» **DIRECTIONS**
Format the part of the records that opens with the line containing "What is the measure of the" and runs through the end of the records as a Markdown table with the columns Row and Line. Give each nonblank line its own numbered row, in order.
:: DATASET RECORDS ::
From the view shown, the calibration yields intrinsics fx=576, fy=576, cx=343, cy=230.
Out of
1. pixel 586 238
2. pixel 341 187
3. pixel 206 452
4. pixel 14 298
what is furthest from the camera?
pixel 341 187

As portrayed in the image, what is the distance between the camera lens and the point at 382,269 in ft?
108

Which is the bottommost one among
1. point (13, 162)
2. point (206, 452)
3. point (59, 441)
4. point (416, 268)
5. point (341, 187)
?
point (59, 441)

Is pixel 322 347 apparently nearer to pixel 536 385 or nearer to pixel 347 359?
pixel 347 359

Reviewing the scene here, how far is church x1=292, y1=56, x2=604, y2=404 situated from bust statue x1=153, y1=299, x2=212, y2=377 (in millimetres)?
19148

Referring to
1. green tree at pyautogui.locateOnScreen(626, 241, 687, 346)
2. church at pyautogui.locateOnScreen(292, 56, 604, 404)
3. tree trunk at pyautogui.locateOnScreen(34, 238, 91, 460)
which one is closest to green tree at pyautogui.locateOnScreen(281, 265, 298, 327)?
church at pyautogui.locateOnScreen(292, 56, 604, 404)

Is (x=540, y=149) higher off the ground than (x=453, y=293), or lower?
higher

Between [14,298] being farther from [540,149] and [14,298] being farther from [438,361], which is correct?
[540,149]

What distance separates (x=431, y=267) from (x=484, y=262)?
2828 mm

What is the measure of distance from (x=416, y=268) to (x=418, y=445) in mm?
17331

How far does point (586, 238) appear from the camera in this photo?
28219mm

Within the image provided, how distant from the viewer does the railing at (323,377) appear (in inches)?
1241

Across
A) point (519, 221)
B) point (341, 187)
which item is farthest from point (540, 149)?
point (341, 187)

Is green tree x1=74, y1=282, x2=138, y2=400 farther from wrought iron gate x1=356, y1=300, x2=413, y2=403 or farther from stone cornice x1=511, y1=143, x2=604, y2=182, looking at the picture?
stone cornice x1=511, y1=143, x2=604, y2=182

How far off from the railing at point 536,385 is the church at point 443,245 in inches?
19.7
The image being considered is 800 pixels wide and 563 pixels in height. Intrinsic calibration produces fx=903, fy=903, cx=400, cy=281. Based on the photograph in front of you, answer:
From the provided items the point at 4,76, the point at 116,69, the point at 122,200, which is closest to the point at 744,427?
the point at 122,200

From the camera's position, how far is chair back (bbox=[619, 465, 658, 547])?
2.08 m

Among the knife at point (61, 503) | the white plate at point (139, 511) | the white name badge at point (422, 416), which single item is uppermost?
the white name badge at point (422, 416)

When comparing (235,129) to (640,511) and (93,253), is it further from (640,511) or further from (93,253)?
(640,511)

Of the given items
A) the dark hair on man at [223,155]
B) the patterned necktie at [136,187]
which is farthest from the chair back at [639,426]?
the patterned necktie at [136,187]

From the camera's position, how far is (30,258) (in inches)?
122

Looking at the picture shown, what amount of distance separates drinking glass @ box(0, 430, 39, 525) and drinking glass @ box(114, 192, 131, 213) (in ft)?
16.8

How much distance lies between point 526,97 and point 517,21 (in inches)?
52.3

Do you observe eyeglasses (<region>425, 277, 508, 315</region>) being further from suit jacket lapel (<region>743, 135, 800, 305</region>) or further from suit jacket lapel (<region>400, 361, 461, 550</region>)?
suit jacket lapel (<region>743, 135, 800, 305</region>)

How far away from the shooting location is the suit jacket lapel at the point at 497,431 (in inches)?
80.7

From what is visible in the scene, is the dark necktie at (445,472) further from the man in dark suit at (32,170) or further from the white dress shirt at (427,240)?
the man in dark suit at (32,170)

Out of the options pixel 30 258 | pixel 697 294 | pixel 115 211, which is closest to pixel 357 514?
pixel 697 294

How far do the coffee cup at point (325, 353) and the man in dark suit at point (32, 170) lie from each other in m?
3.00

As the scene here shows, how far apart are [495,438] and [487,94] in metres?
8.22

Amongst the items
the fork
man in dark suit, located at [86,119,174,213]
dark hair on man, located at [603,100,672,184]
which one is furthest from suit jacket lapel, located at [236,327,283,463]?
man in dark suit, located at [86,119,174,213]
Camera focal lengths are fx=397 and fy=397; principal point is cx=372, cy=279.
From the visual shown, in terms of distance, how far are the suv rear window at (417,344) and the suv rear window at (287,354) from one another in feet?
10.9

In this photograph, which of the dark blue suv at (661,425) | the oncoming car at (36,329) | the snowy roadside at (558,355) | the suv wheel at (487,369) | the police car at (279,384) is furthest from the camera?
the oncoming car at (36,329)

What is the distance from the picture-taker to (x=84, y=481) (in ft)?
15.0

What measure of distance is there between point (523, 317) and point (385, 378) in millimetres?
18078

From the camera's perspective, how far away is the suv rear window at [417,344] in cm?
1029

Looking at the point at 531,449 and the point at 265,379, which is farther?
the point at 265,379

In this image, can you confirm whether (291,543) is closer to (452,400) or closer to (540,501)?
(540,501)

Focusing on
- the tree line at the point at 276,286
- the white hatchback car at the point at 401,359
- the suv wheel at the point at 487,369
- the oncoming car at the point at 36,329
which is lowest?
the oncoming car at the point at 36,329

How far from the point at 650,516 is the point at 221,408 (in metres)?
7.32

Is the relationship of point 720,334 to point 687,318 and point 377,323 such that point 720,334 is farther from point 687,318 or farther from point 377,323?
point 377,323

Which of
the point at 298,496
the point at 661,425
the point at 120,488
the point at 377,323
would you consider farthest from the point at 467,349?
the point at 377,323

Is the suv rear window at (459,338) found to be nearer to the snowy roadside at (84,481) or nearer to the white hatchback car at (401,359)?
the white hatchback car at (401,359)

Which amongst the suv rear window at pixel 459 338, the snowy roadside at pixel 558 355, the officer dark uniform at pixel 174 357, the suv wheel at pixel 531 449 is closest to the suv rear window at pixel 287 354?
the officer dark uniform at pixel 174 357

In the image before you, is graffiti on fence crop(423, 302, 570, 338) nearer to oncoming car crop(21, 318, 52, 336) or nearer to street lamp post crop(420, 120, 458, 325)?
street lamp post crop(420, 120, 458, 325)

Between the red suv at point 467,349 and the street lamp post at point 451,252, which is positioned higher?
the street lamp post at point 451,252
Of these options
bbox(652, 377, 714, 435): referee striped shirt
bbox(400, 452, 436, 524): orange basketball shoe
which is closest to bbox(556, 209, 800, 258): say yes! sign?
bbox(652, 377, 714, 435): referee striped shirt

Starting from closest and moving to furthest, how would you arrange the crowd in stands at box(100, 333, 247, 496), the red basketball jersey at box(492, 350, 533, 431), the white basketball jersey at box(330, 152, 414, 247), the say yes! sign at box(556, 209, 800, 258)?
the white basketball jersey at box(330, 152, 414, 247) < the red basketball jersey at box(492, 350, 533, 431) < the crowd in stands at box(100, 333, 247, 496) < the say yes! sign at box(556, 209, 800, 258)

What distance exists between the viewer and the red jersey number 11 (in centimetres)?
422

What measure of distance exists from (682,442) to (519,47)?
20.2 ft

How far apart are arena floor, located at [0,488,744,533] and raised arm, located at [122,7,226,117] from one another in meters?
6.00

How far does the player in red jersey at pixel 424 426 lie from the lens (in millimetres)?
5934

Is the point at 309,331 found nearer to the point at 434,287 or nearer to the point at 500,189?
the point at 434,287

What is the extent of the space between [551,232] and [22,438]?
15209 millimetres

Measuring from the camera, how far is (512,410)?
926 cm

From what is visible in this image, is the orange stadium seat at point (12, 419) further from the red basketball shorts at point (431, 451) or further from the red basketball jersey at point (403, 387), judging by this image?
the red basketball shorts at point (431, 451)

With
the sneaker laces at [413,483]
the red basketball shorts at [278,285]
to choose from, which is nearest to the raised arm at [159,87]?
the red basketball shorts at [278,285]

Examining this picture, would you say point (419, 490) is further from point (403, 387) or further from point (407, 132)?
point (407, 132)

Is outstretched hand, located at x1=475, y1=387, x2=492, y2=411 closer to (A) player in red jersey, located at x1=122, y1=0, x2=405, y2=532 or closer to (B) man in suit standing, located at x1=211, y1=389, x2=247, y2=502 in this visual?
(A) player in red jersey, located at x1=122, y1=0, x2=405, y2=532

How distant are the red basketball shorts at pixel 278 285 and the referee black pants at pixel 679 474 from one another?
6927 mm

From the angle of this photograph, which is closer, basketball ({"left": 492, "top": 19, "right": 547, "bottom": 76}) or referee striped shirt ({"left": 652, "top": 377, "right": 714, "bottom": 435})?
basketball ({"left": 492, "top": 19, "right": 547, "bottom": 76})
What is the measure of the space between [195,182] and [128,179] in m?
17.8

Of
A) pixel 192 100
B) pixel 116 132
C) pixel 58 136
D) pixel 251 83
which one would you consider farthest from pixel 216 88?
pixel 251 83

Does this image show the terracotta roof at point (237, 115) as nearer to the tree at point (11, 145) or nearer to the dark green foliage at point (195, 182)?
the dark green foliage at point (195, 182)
:::
» **CORRECT RESULT**
| Row | Line |
|---|---|
| 1 | What is the measure of the space between [195,182] and [128,179] in m? |
| 2 | 17.8 |
| 3 | Of |
| 4 | A) pixel 192 100 |
| 5 | B) pixel 116 132 |
| 6 | C) pixel 58 136 |
| 7 | D) pixel 251 83 |
| 8 | which one would you consider farthest from pixel 216 88? |
| 9 | pixel 251 83 |
| 10 | Does this image show the terracotta roof at point (237, 115) as nearer to the tree at point (11, 145) or nearer to the dark green foliage at point (195, 182)? |
| 11 | the dark green foliage at point (195, 182) |